Dear Michael: My wife died years ago and I have been remarried for twenty-seven years. When we married, we had a prenuptial agreement regarding the ownership of our property. Does this agreement still stand up today even though we've been married so long? In addition, I would like to make certain my spouse has adequate income – my health isn't the greatest – in the event of my death without leaving her so much of the assets that her kids will end up with more than my kids of my estate? I'm not worried about a divorce. I just worry I've got things handled in case my wife outlives me. – Love, Round Two.

Dear Love: Regarding the prenuptial agreement from twenty-seven years ago, you'll have to go dig it out and take a look at what was excluded from any divorce or rights waived upon in the original document.

Normally, there is a specific page on the last page or pages listing all of the assets each spouse disclaimed in the event of a divorce or a death. Once you have that in hand, and I hope it wasn't a 'generic description' we can do some additional questions to see how this agreement stands up today.

The most common mistake people make, with maintaining a prenuptial agreement, is setting up a joint checking account. For convenience and ease, many people set up such an account after a marriage. In a prenuptial agreement, the problem isn't the account – it's what expenses you may have paid from this account.

In other words, have you paid any land taxes on land that was waived in your prenup? Any insurance paid upon the property? Any expenses paid for the care and maintenance of the property? These are all considered to be costs of ownership, and if these costs were paid from a joint account, many widows or widowers (or their estates) would claim that if they paid the costs of taxes, insurance, upkeep or other parts of ownership, then they are entitled to the assets. This might occur even though this spouse's name never appeared on any of the checks written, any of the deposits, or any other reason than it was a 'joint account'. When you spend from any 'joint' account, you are spending both or your money.

Many people also set up other instruments to pass property to their children and bypass a spouse. You can set up Payment on Death on checking, savings, etc., you can have beneficiary designations on life insurance proceeds or annuities, retirement plans and pensions…..however, if these items were not mentioned in your prenup agreement, your spouse, in most states, is entitled to claim one-third to one-half of these assets even though you've specifically not included her.

Most states still have marital laws that allow the surviving spouse to claim one-third to one-half of the decedent spouse's estate – regardless of your beneficiary designations.

You cannot set up a beneficiary designation that will supersede the codified law of any given state on assets acquired after the marriage or not included in the prenup agreement.

Remember, it might not be your actual spouse who is making the claim upon your death. Many times when one spouse dies, the other's health may decline and they need long-term care. Even though you may have died last year, Medicaid has the right to step in and make claim on your spouse's behalf the one-third to one-half right to the property passed to your children to pay for her long term care costs.
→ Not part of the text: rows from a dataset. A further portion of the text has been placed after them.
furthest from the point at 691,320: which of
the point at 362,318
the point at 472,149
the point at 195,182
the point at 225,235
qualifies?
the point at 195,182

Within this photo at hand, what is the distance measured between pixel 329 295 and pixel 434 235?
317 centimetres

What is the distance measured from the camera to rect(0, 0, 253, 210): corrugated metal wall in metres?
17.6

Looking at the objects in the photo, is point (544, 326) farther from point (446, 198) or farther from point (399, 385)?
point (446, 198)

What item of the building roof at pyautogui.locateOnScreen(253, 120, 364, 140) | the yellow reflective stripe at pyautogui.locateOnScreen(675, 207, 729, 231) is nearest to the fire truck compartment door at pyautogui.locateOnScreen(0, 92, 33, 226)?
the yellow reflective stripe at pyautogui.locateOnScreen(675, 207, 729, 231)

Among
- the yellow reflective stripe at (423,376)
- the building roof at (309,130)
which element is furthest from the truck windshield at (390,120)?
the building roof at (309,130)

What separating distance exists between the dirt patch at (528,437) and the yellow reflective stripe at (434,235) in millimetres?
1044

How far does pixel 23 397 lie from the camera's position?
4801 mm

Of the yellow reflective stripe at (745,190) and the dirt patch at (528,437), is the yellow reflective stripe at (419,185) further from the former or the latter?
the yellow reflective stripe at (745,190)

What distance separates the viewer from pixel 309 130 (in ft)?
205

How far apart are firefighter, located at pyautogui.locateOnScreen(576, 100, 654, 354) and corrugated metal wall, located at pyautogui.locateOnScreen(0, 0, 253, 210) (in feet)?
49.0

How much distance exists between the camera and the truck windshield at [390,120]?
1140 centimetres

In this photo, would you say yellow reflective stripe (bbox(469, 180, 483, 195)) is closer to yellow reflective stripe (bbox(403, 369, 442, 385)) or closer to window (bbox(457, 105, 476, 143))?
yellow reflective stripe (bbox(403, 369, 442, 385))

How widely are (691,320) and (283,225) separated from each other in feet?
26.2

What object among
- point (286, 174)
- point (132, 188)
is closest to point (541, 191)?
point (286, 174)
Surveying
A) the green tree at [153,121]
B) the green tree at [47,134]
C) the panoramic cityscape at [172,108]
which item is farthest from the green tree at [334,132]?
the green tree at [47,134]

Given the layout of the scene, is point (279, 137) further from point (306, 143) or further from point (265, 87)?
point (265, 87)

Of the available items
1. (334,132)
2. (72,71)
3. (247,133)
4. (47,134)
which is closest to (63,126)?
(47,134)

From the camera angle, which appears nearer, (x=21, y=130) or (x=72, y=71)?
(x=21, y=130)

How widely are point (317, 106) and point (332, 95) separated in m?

Medicaid rectified this problem back in the 1980's when it was not uncommon for one spouse in the nursing home to divorce his or her spouse so they would be indigent and would qualify for Medicaid benefits. Medicaid said 'not so fast' and began claiming for the spouse in the home, ostensibly on the behalf spouse needing care, to pay for their long-term care costs. The same is true if you bypass your spouse when you die because of their health issues. You'll need to hope your done and gone for five years before Medicaid will be out of the picture.

The other wild card may be the children of your second spouse who feel they have a legal claim to any of the assets. Let's say your wife becomes senile within a few years after your passing and names one of her children as power of attorney. Again, any assets not listed in the prenup are subject to scrutiny by the person acting in your spouse's behalf. It's maybe not moral – but unfortunately, it's legal to seek spousal assets in the event of a death.

One would believe after you've been married twenty-seven years, you trust your spouse completely. Remember, most problems don't come from a spouse after this period of time – they usually come from some source who is 'looking on behalf of your spouse' for assets.

In order to really protect these assets, you'll need a postnuptial agreement – which is the same as a prenuptial agreement – only after the marriage. Your wife can still waive her rights to any assets acquired before or during your marriage at any time – as long as she's competent. It's also a great way to find out just how strong your marriage really is – if the agreement comes sailing out of the house shortly before you yourself come sailing out, you might find problems you didn't know you had.